Он достал из него часы, внимательно осмотрел и с усмешкой прочитал надпись.
– «Вероятность смерти через 5 секунд 21 %». Штучка из посылки, которую я тебе передал, не так ли?
Девушка замерла и не сочла нужным отвечать. Пападакис колебался. Ему очень хотелось забрать у Кассандры часы, но немигающий взгляд сестры мешал ему это сделать. Он опустил часы обратно в пакет.
– По моему мнению, они приносят несчастье. До завтра.
Он вышел из лазарета, оставив приоткрытой дверь. Кассандра слышала его шаги, удаляющиеся по коридору.
– Развяжите меня, – попросила Кассандра.
– Давайте будем рассудительны, мадемуазель Каценберг. Вы поранили вашу соученицу, лишили мочки уха директора, нанесли ущерб больнице, в которой лежали.

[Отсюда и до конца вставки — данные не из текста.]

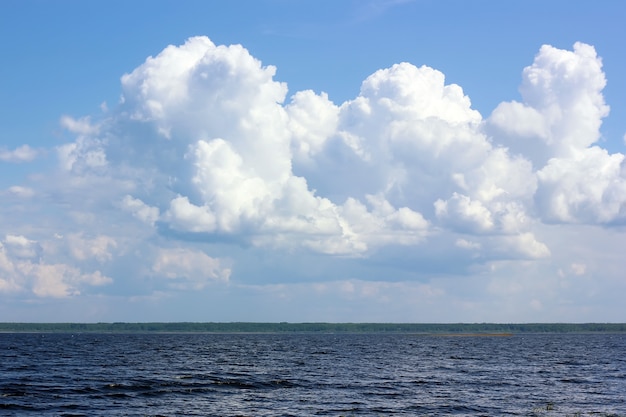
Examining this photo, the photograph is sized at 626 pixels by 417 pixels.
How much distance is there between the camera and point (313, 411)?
178ft

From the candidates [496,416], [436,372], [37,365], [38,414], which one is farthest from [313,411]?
[37,365]

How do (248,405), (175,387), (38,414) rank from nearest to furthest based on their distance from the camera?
(38,414) < (248,405) < (175,387)


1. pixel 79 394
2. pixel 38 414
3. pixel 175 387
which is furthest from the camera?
pixel 175 387

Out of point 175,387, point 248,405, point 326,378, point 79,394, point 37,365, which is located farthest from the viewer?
point 37,365

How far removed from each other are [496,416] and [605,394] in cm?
1960

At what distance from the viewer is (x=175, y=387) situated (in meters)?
69.4

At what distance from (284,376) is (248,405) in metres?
24.8

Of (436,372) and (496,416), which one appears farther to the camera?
(436,372)

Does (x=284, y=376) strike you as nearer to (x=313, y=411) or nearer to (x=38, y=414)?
(x=313, y=411)

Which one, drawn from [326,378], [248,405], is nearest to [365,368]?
[326,378]

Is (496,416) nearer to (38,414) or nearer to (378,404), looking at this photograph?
(378,404)

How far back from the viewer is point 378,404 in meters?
58.5

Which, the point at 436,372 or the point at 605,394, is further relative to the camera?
the point at 436,372

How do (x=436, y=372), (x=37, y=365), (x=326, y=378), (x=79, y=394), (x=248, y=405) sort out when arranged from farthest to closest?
1. (x=37, y=365)
2. (x=436, y=372)
3. (x=326, y=378)
4. (x=79, y=394)
5. (x=248, y=405)
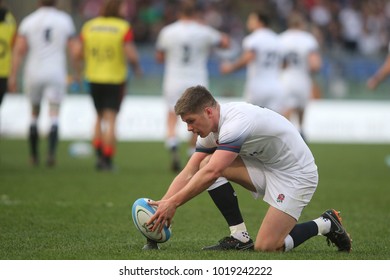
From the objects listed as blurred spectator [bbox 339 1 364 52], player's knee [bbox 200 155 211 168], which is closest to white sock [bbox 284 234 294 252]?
player's knee [bbox 200 155 211 168]

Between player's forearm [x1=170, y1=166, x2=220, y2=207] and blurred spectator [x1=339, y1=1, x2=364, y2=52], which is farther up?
player's forearm [x1=170, y1=166, x2=220, y2=207]

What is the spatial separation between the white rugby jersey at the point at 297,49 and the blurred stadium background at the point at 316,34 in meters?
5.75

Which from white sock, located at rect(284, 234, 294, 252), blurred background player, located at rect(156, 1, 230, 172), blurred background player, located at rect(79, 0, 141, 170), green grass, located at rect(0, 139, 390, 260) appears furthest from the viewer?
blurred background player, located at rect(156, 1, 230, 172)

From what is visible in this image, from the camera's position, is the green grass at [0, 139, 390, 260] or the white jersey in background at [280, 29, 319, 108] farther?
the white jersey in background at [280, 29, 319, 108]

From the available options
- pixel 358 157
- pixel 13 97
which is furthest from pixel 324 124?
pixel 13 97

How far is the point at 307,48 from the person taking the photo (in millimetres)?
16859

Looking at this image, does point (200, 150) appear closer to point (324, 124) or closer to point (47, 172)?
point (47, 172)

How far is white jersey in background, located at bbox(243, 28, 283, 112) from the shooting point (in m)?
15.5

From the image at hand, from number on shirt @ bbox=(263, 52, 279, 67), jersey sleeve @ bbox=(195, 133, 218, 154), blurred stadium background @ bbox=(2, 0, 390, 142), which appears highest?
jersey sleeve @ bbox=(195, 133, 218, 154)

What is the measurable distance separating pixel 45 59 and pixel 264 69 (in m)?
3.79

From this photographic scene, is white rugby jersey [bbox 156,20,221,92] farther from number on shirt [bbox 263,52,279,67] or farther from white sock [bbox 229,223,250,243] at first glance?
white sock [bbox 229,223,250,243]

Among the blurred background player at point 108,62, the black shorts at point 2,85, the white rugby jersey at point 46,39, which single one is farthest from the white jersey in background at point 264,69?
the black shorts at point 2,85

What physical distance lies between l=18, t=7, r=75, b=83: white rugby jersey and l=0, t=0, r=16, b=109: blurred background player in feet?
3.04

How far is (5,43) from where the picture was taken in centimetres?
1364
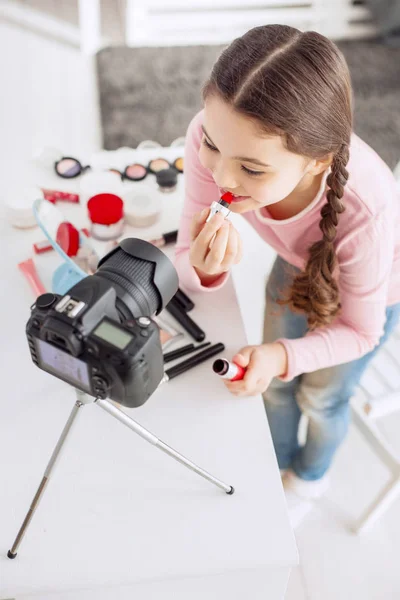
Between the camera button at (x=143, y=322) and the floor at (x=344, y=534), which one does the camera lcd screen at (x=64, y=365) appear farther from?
the floor at (x=344, y=534)

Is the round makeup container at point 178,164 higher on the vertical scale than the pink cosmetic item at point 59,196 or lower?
higher

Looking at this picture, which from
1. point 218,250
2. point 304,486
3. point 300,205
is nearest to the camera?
point 218,250

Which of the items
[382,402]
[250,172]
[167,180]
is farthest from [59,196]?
[382,402]

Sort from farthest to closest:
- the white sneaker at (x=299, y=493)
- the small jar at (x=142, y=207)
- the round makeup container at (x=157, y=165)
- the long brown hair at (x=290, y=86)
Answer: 1. the white sneaker at (x=299, y=493)
2. the round makeup container at (x=157, y=165)
3. the small jar at (x=142, y=207)
4. the long brown hair at (x=290, y=86)

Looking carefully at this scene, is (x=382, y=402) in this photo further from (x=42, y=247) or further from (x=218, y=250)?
(x=42, y=247)

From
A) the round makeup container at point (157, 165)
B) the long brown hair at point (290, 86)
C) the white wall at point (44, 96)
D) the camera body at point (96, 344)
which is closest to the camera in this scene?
the camera body at point (96, 344)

Я уверена, что в настоящее время самое важное для вас это покой.
Сестра измерила ей пульс, положила в рот таблетку и поднесла стакан с водой, сказав, что лекарство поможет уснуть. Потом она погасила верхний свет, оставив гореть ночник, и сказала:
– Спокойной ночи, мадемуазель.
Медсестра вышла.
Кассандра, решив, что достаточно выспалась днем, выплюнула успокоительное. Она лежала на спине с привязанными руками и смотрела на потолок. Ей бы очень хотелось посмотреть на часы, чтобы знать, что ей грозит. Но подарок брата снова затаился на дне пакета, и она никак не могла его достать.
Теперь без своих часов она чувствовала себя беззащитной.
Во власти непредвиденного.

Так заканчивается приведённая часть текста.